Exercice bref 1:
Dans le fil de discussion, quelle tournure plus familière le message de quinoa propose-t-il ?
Exercice bref 2:
Recopiez fidèlement le passage du fil de discussion qui va de « # FR: Qu'est-ce » jusqu'à « create this one. » inclus.

━━━ Texte fourni ━━━

# FR: Qu'est-ce que c'est, X ? / Qu'est-ce que X ? / Qu'est-ce que c'est que X ? / C'est quoi, X ?



## lefrancophile

Je ne sais pas pourquoi j'ai ce trou, mais j'aimerais bien me rassurer si on dit "Qu'est-ce que c'est + un nom" OU plutôt "qu'est-ce qu'+ un nom".

Par exemple: "Qu'est-ce que c'est un parapluie ?" OU "Qu'est-ce qu'un parapluie ?"

Merci.

*Moderator note:* Multiple threads merged to create this one.


----------



## quinoa

On dit les deux, la deuxième étant plus soutenue.
Et en plus familier, "C'est quoi, un parapluie?"


----------



## Fred_C

Bonjour,
Je ne suis pas d'accord.

On peut dire soit "Qu'est-ce qu'un parapluie" (soutenu)
Ou "Qu'est-ce que c'est *qu'*un parapluie" (normal)
La phrase "Qu'est-ce que c'est un parapluie" quoique courante est une faute, à mon avis.


----------



## AlexAnnA

mais c'est plus acceptable si on met une virgule, non? :

"Qu'est-ce que c'est, un parapluie?"


----------



## geturgun

Qu'est-ce qu'un véritable ami ?

I think it means : who (what) is a good friend? but where is the verb of this phrase?  for example we can see the verb " être " in this phrase: qu'est-ce que c'EST


----------



## janpol

qu'*est*-ce qu'un véritable ami?
quoi *est *un véritable ami?  (ne pas dire ça !)
réponse : un véritable ami *est*...


----------



## ogspog89

"_Qu'est-ce que_..." and "_qu'est-ce que c'est que..._" are two forms of the same question, meaning "_what is..._" or "_what is it that (is)..._"

Take note that "est-ce" is an inverted "c'est", and the first "que" means "what".


----------



## geturgun

oops! how i didn't see that?! you're right , merci beaucoup janpol, I was confused but now , that's easy!


ogspog89 said:


> Take note that "est-ce" is an inverted "c'est", and the first "que" means "what".


thank's ogspog, I didn't know that.


----------



## jamesjaime

I'm having difficulty with this expression:

_Qu'est-ce que le hollandisme?_

Does it mean:

_"*What is* Hollandism?"_

or

"*What* Hollandism?"

I would say the first one, but surely that would be "_*Qu'est-ce que c'est que* le hollandisme?_"

...but then surely the second one would be: "_Quel hollandisme_?"

Very confused!


----------



## Finland

Hello!

"Qu'est-ce que le hollandisme" and "Qu'est-ce que c'est que le hollandisme" are synonymous. The latter one is a bit more relaxed in style.

━━━ Items ━━━

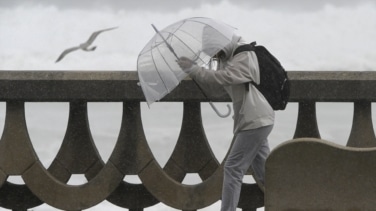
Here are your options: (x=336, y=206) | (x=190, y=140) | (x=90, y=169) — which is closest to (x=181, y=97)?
(x=190, y=140)

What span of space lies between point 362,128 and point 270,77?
1802mm

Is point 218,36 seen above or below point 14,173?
above

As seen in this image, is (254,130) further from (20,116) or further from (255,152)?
(20,116)

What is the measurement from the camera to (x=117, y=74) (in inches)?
386

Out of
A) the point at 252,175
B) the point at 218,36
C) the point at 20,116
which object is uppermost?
the point at 218,36

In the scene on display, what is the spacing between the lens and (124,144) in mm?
10062

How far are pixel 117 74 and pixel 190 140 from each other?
3.03 feet

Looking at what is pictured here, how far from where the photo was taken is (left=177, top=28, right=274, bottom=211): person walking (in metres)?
8.45

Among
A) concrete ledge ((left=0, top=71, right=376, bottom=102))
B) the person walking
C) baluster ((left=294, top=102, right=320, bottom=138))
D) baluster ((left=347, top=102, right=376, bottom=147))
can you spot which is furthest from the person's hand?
baluster ((left=347, top=102, right=376, bottom=147))

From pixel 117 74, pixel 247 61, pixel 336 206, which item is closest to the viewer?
pixel 336 206

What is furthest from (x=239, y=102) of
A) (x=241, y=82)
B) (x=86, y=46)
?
(x=86, y=46)

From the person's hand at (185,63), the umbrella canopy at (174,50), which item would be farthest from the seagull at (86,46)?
the person's hand at (185,63)

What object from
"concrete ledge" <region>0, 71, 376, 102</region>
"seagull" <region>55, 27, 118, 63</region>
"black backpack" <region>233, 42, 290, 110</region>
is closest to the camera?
"seagull" <region>55, 27, 118, 63</region>

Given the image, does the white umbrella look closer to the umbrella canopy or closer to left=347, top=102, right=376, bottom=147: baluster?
the umbrella canopy
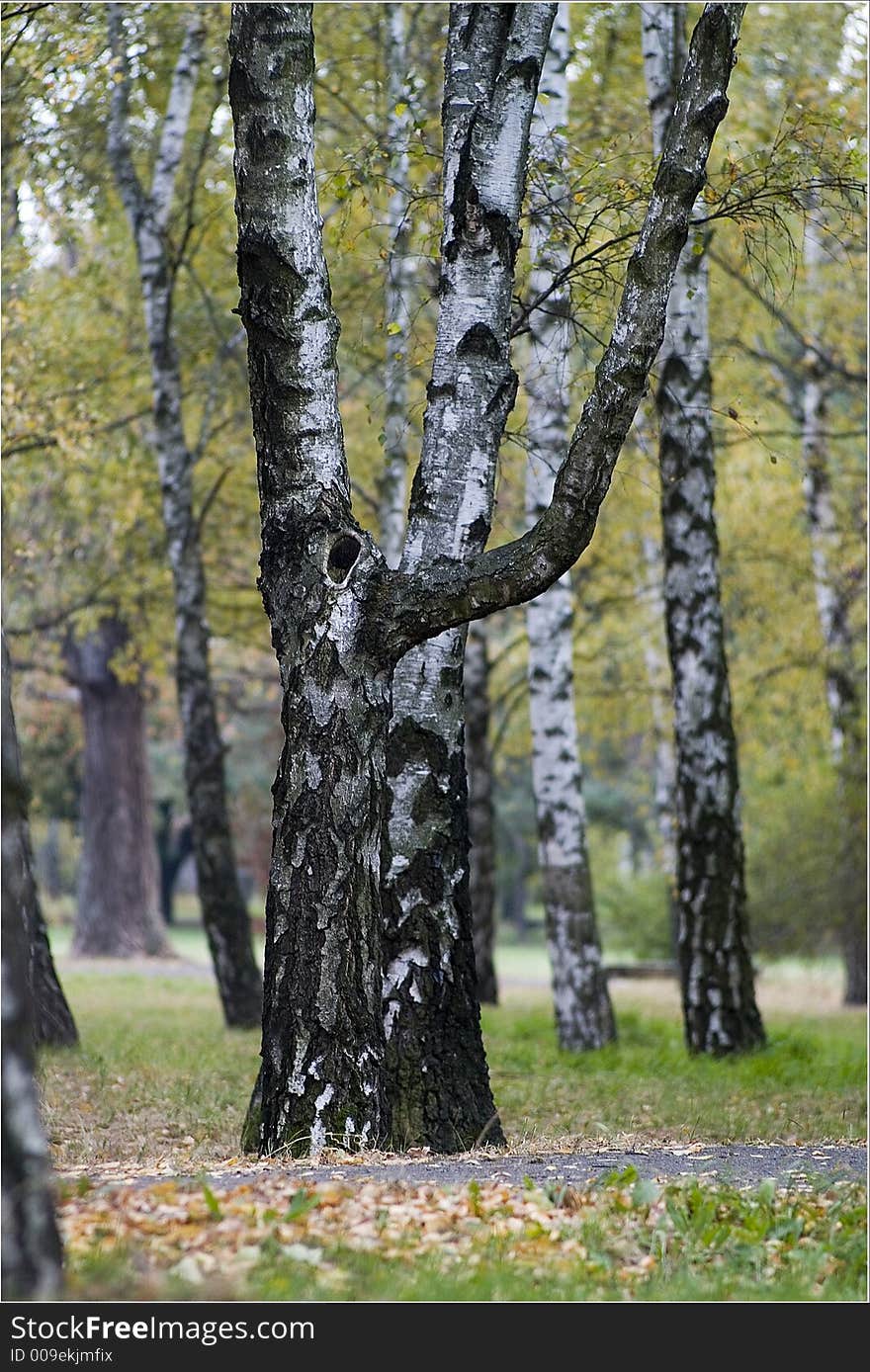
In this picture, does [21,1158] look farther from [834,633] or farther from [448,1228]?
[834,633]

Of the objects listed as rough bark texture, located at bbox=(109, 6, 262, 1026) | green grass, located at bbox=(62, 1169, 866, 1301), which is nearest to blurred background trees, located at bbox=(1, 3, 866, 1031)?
rough bark texture, located at bbox=(109, 6, 262, 1026)

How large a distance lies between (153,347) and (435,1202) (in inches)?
380

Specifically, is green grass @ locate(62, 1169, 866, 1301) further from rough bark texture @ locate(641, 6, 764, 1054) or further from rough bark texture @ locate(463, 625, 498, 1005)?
rough bark texture @ locate(463, 625, 498, 1005)

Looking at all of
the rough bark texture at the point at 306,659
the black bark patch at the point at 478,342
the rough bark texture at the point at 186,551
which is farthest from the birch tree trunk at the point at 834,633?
the rough bark texture at the point at 306,659

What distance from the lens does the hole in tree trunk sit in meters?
6.11

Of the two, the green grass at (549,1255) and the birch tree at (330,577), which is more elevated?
the birch tree at (330,577)

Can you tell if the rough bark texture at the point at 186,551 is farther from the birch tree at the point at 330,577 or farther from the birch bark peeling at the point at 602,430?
the birch bark peeling at the point at 602,430

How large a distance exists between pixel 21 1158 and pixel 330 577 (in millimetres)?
2969

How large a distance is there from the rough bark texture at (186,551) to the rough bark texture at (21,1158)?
932 centimetres

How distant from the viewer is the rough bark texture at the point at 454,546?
6754mm

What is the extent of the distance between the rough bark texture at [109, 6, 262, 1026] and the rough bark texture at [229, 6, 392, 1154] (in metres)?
6.67

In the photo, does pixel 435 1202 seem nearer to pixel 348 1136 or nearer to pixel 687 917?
pixel 348 1136

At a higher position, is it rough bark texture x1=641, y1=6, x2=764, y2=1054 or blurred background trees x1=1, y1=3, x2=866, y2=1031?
blurred background trees x1=1, y1=3, x2=866, y2=1031

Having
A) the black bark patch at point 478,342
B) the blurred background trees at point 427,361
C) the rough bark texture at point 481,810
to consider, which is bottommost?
the rough bark texture at point 481,810
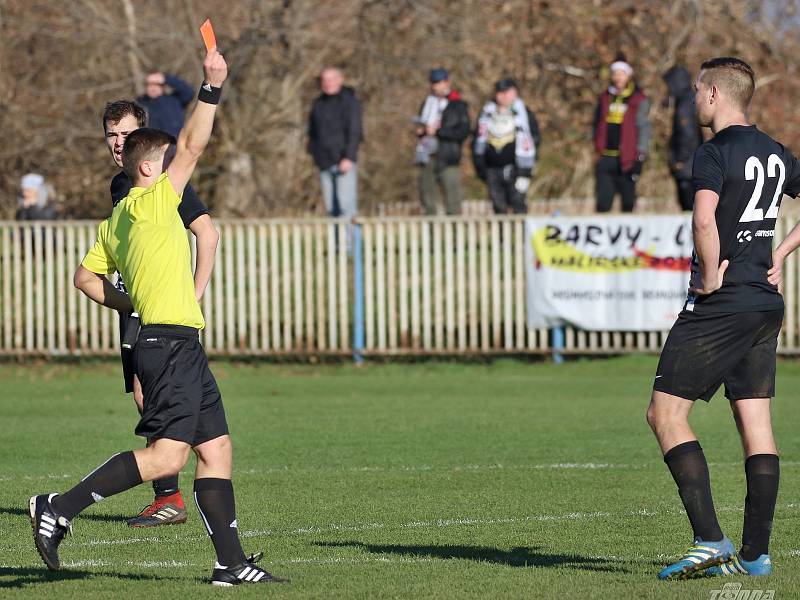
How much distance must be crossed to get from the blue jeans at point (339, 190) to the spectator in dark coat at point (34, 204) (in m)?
3.55

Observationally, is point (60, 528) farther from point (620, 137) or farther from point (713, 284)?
point (620, 137)

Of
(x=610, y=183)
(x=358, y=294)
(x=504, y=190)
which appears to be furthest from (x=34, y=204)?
(x=610, y=183)

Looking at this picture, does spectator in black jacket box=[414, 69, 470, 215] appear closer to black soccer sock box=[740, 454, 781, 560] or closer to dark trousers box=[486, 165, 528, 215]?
dark trousers box=[486, 165, 528, 215]

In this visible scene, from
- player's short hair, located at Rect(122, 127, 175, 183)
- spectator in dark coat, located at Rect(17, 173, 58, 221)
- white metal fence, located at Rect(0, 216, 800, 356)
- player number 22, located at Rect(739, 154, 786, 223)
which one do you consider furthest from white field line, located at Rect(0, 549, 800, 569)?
spectator in dark coat, located at Rect(17, 173, 58, 221)

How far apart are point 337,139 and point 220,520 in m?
13.0

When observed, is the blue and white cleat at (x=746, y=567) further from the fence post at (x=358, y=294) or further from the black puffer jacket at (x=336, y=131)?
the black puffer jacket at (x=336, y=131)

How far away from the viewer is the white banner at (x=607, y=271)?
1684 centimetres

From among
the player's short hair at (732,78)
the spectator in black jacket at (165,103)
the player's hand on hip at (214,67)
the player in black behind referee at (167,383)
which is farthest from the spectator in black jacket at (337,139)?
the player's hand on hip at (214,67)

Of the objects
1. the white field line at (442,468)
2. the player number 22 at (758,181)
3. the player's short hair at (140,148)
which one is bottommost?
the white field line at (442,468)

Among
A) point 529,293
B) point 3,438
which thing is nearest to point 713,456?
point 3,438

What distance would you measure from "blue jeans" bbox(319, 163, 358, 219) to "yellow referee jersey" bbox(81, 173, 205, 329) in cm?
1247

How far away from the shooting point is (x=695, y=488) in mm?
6516

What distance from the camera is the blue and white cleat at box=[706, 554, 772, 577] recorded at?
6.55 m

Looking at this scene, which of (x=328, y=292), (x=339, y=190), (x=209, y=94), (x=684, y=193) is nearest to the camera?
(x=209, y=94)
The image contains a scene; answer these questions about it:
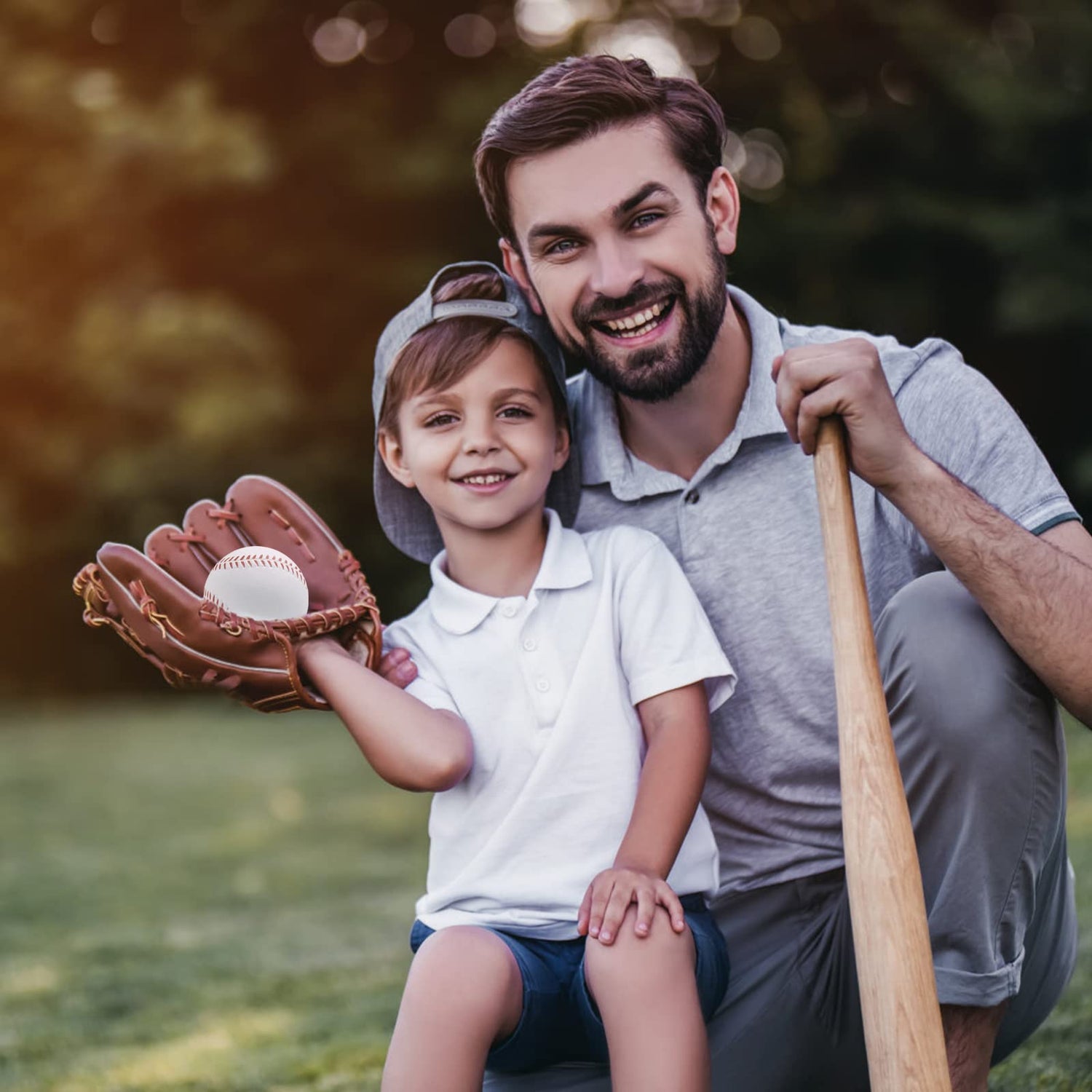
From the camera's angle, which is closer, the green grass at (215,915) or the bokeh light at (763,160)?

━━━

Réponse 1:
« C'est quoi, un parapluie? »

Réponse 2:
# FR: Qu'est-ce que c'est, X ? / Qu'est-ce que X ? / Qu'est-ce que c'est que X ? / C'est quoi, X ?



## lefrancophile

Je ne sais pas pourquoi j'ai ce trou, mais j'aimerais bien me rassurer si on dit "Qu'est-ce que c'est + un nom" OU plutôt "qu'est-ce qu'+ un nom".

Par exemple: "Qu'est-ce que c'est un parapluie ?" OU "Qu'est-ce qu'un parapluie ?"

Merci.

*Moderator note:* Multiple threads merged to create this one.